Chilgok County (Chilgok-gun) is located at south-west part of North Gyeongsang Province. It is close by Gunwi County, Daegu Metropolitan city on the east while adjoins with Gimchon-si, Seongju County on the west. It is also a transportation hub where the Nakdong river flows through and an Urban-Farming complex that adjoins with Gumi City and Daegu Metropolitan city.

It is home to the famous Cheonsaengsanseong Fortress, a battle field where general Gwak Jae-woo fought during the Japanese Invasion of Korea in 1592, as well as the Gasansanseong Fortress, which was built to prevent a Japanese invasion after the second Manchu invasions in 1636. It is also a battle field of the Nakdong River and Dabudong battles during the Korean war.

History

Silla Period 
It was Palgeorihyeon or Bukchijangnihyeon, Illihyeon and King Gyeongdeok of Silla (the 35th ruler who reigned from 742 to 765 over the kingdom of Silla) revised it to Pal-ri of which become affiliated to Suchang-guen.

*EXERCISE DETAILS*
Copy the Chilgok County text starting at "It is home to" and ending at "affiliated to Suchang-guen.", renaming "battle field" to "battleground" wherever it occurs.

*PROVIDED DATA*
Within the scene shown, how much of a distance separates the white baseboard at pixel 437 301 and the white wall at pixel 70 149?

*OUTPUT OF THE EXERCISE*
It is home to the famous Cheonsaengsanseong Fortress, a battleground where general Gwak Jae-woo fought during the Japanese Invasion of Korea in 1592, as well as the Gasansanseong Fortress, which was built to prevent a Japanese invasion after the second Manchu invasions in 1636. It is also a battleground of the Nakdong River and Dabudong battles during the Korean war.

History

Silla Period 
It was Palgeorihyeon or Bukchijangnihyeon, Illihyeon and King Gyeongdeok of Silla (the 35th ruler who reigned from 742 to 765 over the kingdom of Silla) revised it to Pal-ri of which become affiliated to Suchang-guen.